The overarching expectation is that course materials (e.g. online class meetings via WebEx, lectures captured during a live, in-person class, videos of laboratory activities, etc.) are only shared with other students enrolled in the course. These materials may not be made available to individuals or entities who are not directly involved in the course. If you are planning to do lecture capture or video recordings that will include students, you should inform students ahead of time, so they are aware.
Am I required to allow a student to take a course anonymously if they have opted out of allowing directory information to be public?
- No. Under FERPA, a student may not use their right to opt out of directory information disclosures to prevent school officials from identifying the student by name or disclosing the student’s electronic identifier or institutional e-mail address in class. This includes a student’s name associated with their presence in class via a WebEx, Zoom or another video conference platform.
Can I use a classroom/lab video recording that includes only the instructor (including TAs, RAs in that capacity)?
- Yes. This is not a student record and FERPA does not apply.
May I use a classroom recording that includes the instructor and includes students asking questions, making presentations, engaging in class/lab work, and it is reasonably possible to identify the student(s)?
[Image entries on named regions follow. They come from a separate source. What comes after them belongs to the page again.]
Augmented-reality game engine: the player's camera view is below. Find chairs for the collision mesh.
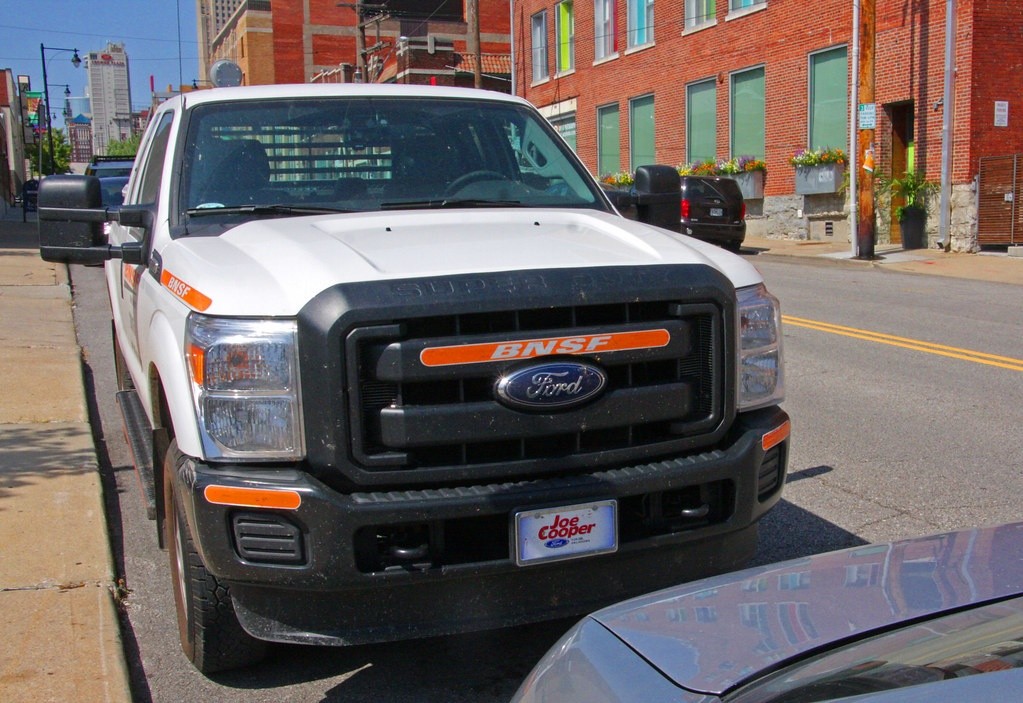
[194,138,292,208]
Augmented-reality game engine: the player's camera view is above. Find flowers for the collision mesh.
[597,156,767,188]
[788,147,849,170]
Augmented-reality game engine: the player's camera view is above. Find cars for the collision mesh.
[94,178,133,211]
[621,174,747,251]
[504,511,1022,703]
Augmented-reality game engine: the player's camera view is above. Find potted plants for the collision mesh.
[875,167,942,250]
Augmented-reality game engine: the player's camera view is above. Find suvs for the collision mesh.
[36,82,790,685]
[82,153,137,180]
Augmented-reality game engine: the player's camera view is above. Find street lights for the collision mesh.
[39,43,82,176]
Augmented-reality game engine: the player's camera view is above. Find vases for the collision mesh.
[718,169,765,200]
[794,161,845,195]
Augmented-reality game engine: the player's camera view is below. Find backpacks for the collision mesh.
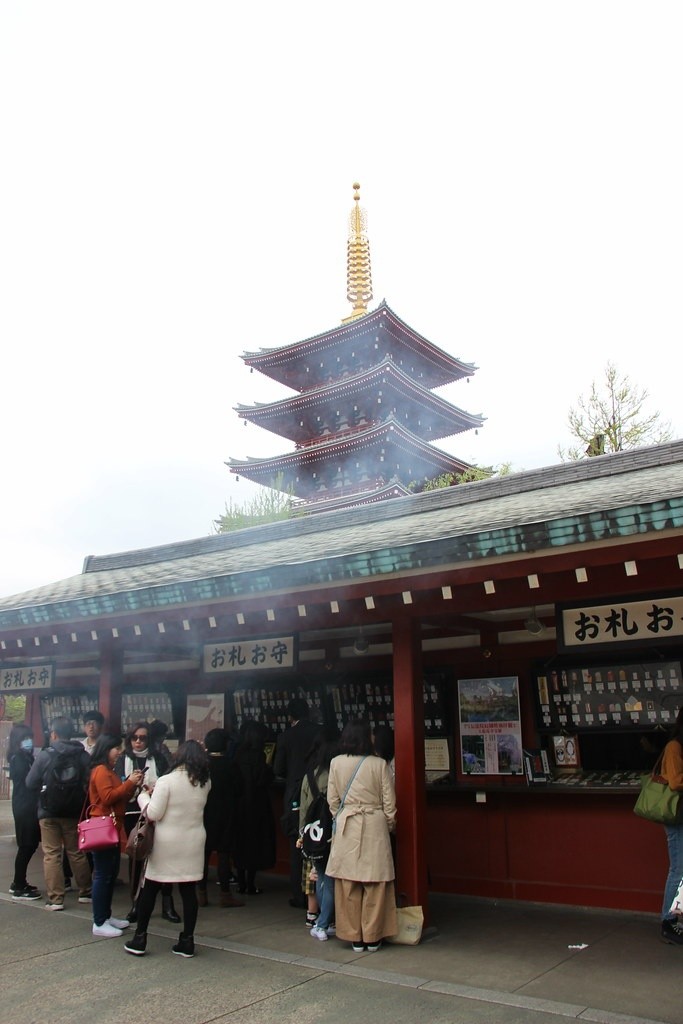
[300,770,333,860]
[38,745,87,816]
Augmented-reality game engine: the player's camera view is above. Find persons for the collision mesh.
[652,706,683,948]
[7,724,42,902]
[123,739,211,958]
[25,717,91,911]
[63,710,105,891]
[296,719,398,952]
[197,699,322,909]
[88,720,181,938]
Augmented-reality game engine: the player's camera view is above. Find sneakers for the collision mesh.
[45,902,64,911]
[78,894,92,902]
[109,916,129,929]
[660,916,683,947]
[9,882,37,894]
[307,911,381,951]
[12,886,42,901]
[92,919,122,937]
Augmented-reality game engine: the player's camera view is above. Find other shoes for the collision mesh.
[65,878,72,891]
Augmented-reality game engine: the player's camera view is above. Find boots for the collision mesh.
[238,870,246,893]
[127,896,138,922]
[172,932,194,957]
[196,889,207,906]
[220,892,245,907]
[124,931,147,955]
[162,895,181,922]
[248,870,262,894]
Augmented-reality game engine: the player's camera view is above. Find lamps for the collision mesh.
[524,603,546,639]
[353,624,370,656]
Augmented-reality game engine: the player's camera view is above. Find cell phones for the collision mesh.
[139,767,149,774]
- Yes, an instructor may distribute the recording to the other students in the course/lab. FERPA does not limit or prevent such a limited distribution, and no written consent from the students is needed. This allows instructors to create access for students in the class to watch or re-watch past class sessions or remote class sessions.
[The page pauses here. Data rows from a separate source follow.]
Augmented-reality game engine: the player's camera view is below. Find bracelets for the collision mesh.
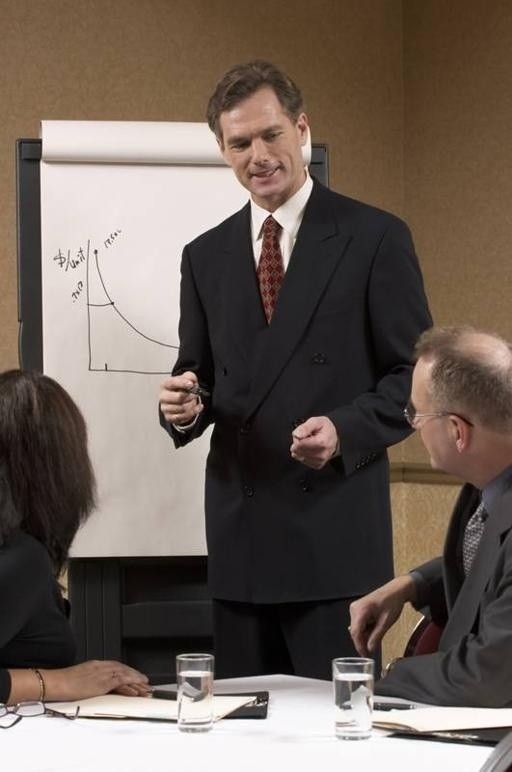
[29,665,47,703]
[382,656,404,678]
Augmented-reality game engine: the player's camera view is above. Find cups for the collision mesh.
[329,656,377,740]
[175,651,217,733]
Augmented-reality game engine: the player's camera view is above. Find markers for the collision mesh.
[171,385,211,397]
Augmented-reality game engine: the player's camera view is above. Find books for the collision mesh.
[371,708,511,733]
[47,692,257,723]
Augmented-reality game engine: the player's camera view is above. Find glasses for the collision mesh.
[403,400,476,430]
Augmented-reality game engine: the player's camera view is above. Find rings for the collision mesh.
[347,625,352,632]
[300,456,305,463]
[112,671,118,678]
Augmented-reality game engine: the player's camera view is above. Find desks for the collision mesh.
[1,672,512,772]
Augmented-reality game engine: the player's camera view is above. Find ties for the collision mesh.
[462,501,486,579]
[256,216,282,326]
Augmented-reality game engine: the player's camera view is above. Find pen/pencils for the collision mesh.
[371,701,414,711]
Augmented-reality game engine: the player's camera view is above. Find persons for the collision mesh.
[347,321,512,711]
[156,58,432,682]
[0,368,153,715]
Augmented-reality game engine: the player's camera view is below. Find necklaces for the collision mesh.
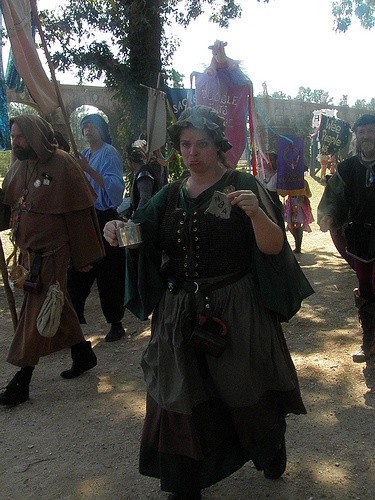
[10,157,38,238]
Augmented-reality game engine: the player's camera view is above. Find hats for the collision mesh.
[168,105,232,154]
[131,139,153,163]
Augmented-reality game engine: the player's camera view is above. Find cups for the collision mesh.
[189,314,230,358]
[23,274,44,295]
[117,223,143,248]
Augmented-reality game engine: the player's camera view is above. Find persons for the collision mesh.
[68,112,125,343]
[264,152,312,253]
[125,144,158,207]
[0,114,104,406]
[316,114,375,361]
[102,104,315,500]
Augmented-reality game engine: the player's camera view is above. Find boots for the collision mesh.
[59,340,98,380]
[0,370,31,406]
[292,240,302,253]
[352,288,375,363]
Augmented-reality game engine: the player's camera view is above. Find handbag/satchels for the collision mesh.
[37,281,64,337]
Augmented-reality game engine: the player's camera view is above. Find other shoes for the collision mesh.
[104,322,126,342]
[264,434,287,479]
When FERPA Compliance Becomes an Issue
If an instructor wants to grant access or distribute a class/lab recording which includes students to others outside the specific course, then FERPA is applicable and some action to comply with FERPA is required. Compliance options include:
- The instructor may obtain individualized FERPA consent from the students. A written consent form could be obtained on a case-by-case basis from students actually identifiable in the recording or from all the students proactively at the outset of a class/lab. The FERPA Student Consent Form: Classroom Recordings will be available on the Office of the Senior Vice President and Provost Academic Programs website.
- Edit recordings to: a) omit any student who has not provided FERPA consent; or b) de-identify the student by removing any mention of the student’s name, blurring the student’s image, etc.
- Recordings can be pre-planned so that students are not shown in the video or referred to by full name, so they are not identifiable.
Note: The university cannot compel or require students to sign a FERPA consent, so if a student refuses to sign, we must respect that and take precautions to avoid identifying that student, or post-editing will be required to de-identify the student before distribution. If a student refuses to sign a consent form, it does not mean that the student cannot appear briefly or tangentially in a recording. Such a student could appear in the background or in passing, or their voice can be heard briefly, in such a recording.